> ТЕКСТ СТРАНИЦЫ:

◇ ◇ ◇ ◇

Опубликовано в журнале Нева, номер 8, 2013
Гульфия Джамаловна Базиева — кандидат философских наук, автор четырех монографий по проблемам развития национальной культуры в Кабардино-Балкарии, а также ряда статей в научных журналах «Вопросы культурологии», «Обсерватория культуры» и др. Старший научный сотрудник сектора этнологии Кабардино-Балкарского института гуманитарных исследований. Живет в г. Нальчике.
Начиная с древнейших времен территория Северного Кавказа являлась объектом притязаний многих племен, народностей, наций, а впоследствии государств и империй. С конца ХVIII века на территории Северного Кавказа начинают строиться русские крепости и форпосты (Кизляр (1735), Моздок (1763), Георгиевск (1771), Владикавказ (1784), Ставрополь (1802), Нальчик (1818), Грозная (1818), Внезапная (1819) и др.), большинство из которых в дальнейшем стали административно-территориальными центрами. «К 1859 году вся степная и отчасти предгорная полосы этого региона (Северного Кавказа. — Г. Б.) были покрыты сетью казачьих станиц, солдатских слободок, крепостей и кордонных укреплений. Горцы были оттеснены в горные районы. К 1867 году в пределах Кубанской и Терской областей их насчитывалось 365 028 человек. Что же касается русского и украинского населения, то оно составляло тогда на Северном Кавказе, не считая Дагестанской обл., 963 603 человека, то есть превышало число коренных жителей края более чем в два раза» [4, 26].

◇ ◇ ◇ ◇

> ФРАГМЕНТ НАБОРА ДАННЫХ:
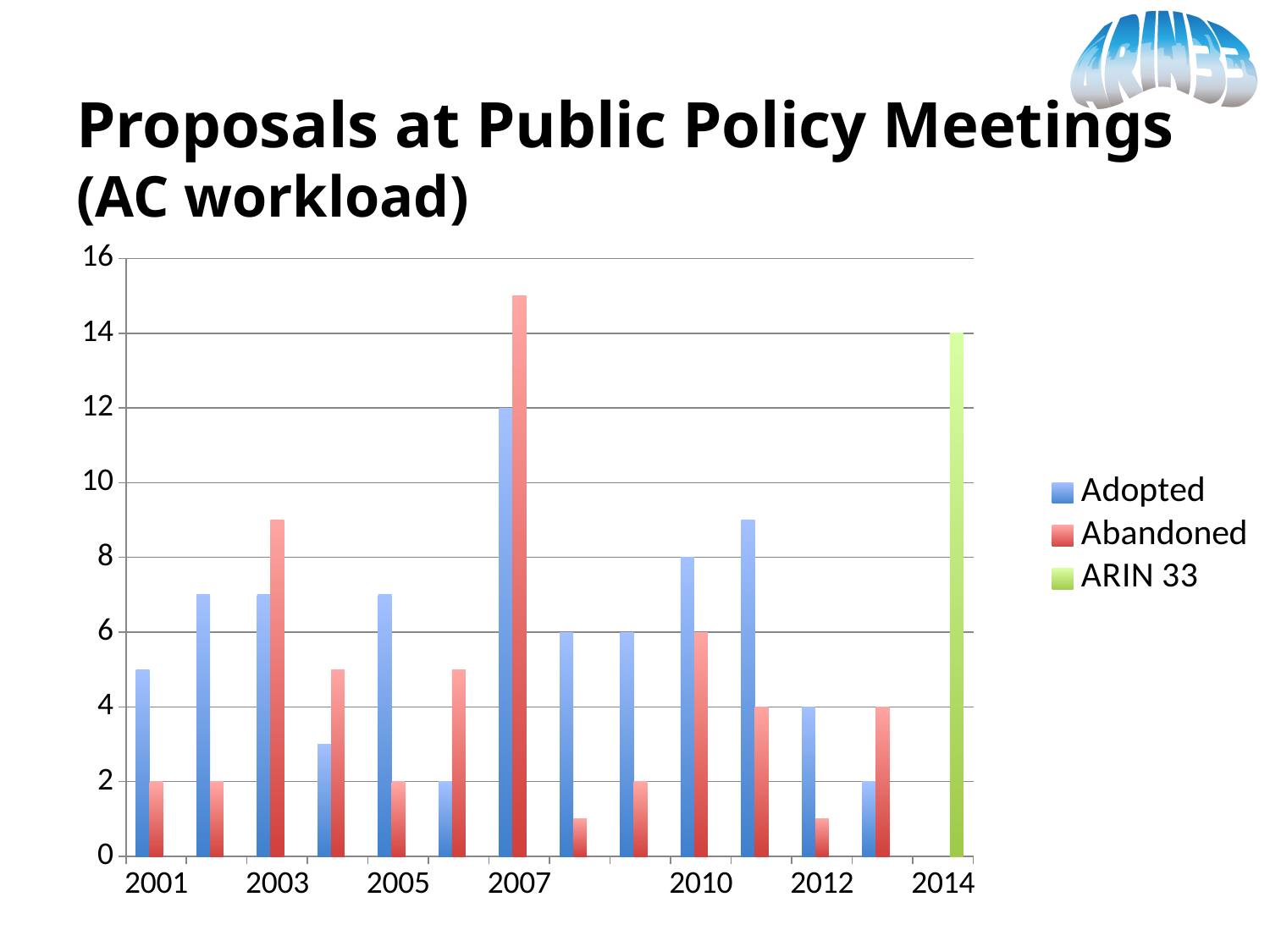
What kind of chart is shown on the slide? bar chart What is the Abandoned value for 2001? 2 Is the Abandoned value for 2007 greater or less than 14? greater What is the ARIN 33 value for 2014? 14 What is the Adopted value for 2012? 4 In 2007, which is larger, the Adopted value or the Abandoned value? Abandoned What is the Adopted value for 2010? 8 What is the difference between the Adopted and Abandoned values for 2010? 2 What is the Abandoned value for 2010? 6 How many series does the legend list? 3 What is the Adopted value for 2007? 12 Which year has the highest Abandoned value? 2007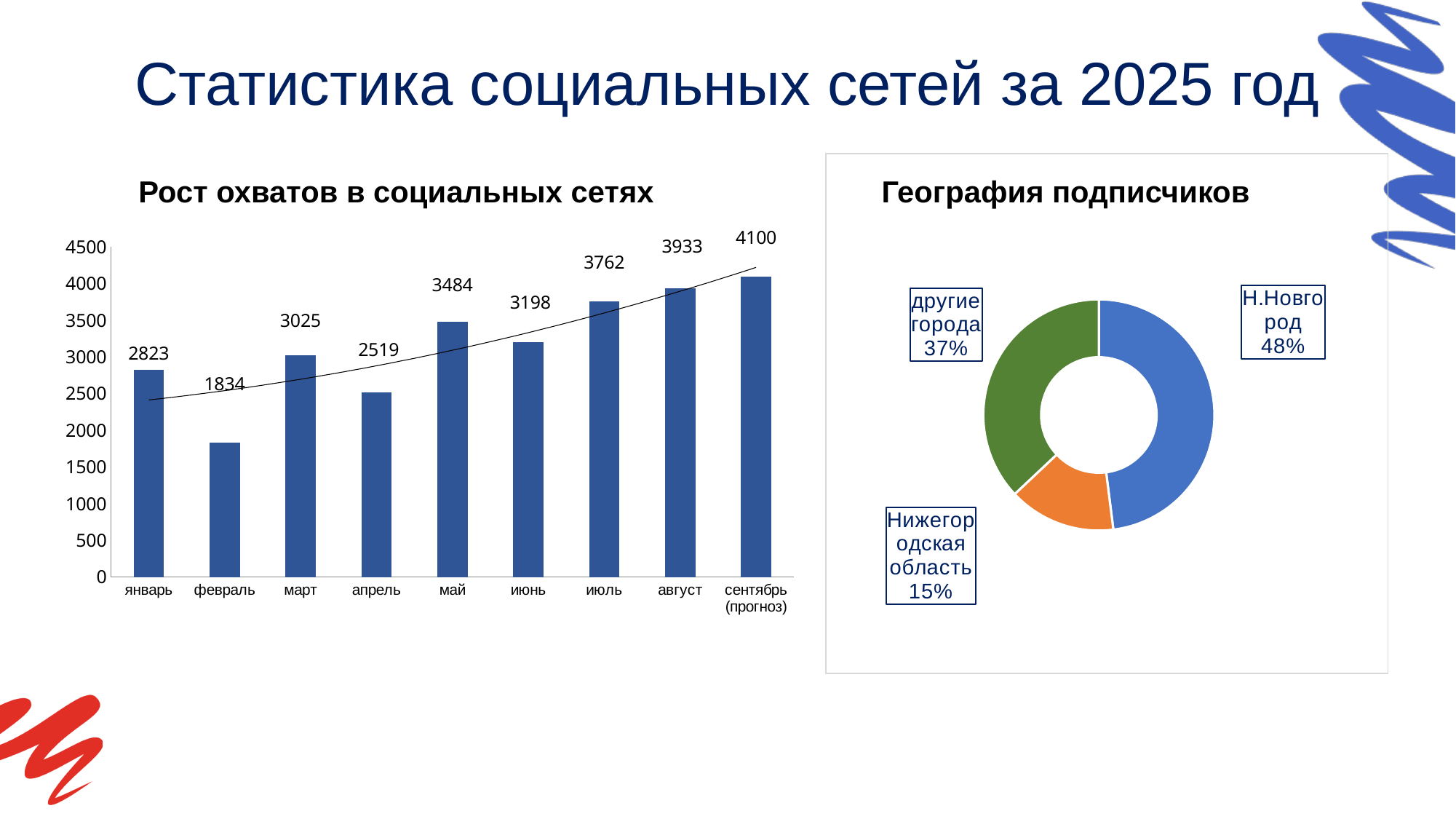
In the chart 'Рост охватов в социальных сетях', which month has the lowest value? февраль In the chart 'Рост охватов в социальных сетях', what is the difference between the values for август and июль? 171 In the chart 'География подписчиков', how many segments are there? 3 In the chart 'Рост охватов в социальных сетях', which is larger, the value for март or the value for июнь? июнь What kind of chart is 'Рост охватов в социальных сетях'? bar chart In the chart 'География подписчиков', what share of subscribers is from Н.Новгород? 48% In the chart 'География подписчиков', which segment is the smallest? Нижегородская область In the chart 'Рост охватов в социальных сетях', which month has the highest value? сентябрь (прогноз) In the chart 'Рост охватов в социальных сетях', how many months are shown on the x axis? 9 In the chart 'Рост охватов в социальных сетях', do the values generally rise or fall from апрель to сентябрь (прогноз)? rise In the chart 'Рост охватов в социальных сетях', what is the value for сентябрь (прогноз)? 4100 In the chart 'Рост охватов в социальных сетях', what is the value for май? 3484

◇ ◇ ◇ ◇

> ВОПРОСЫ:
a – Ответьте по тексту о Северном Кавказе на три вопроса:
(i) В каком году была основана крепость Нальчик?
(ii) Сколько горцев насчитывалось к 1867 году в пределах Кубанской и Терской областей?
(iii) Какую должность занимает Гульфия Джамаловна Базиева в Кабардино-Балкарском институте гуманитарных исследований?
b – Продолжите текст о Северном Кавказе с того места, где он заканчивается.
Список для работы не понадобится.

> ОТВЕТЫ К ЗАДАНИЯМ:
a –
(i) В 1818 году.
(ii) 365 028 человек.
(iii) Старший научный сотрудник сектора этнологии.

b –
В результате военных действий царской России на Северном Кавказе начинается массовое переселение горцев в пределы Османской империи. Оставшееся на родине местное население было не просто «оттеснено в горы», а выселено с насиженных мест, загнано в новые непривычные условия, к которым было вынуждено постепенно приспосабливаться. Так, осетинская слободка, выросшая у города Владикавказа, способствует тому, что «туземный» элемент начинает появляться на улицах города. «Нарочитое число осетин, выйдя из гор, тут в окрестности поселились, устроя селение, и обрабатывали пространные поля вокруг Владикавказа, впусте лежащие, и имели совершенный покой и тишину от соседей» [2, 29], — отмечал академик П. Бутков.
История межнациональных отношений в Российской империи, а после в СССР носила амбивалентный характер: с одной стороны, взаимное притяжение, основанное на заинтересованности в экономических, культурных и политических отношениях, с другой — взаимное отторжение в связи с различными социокультурными и ментальными системами.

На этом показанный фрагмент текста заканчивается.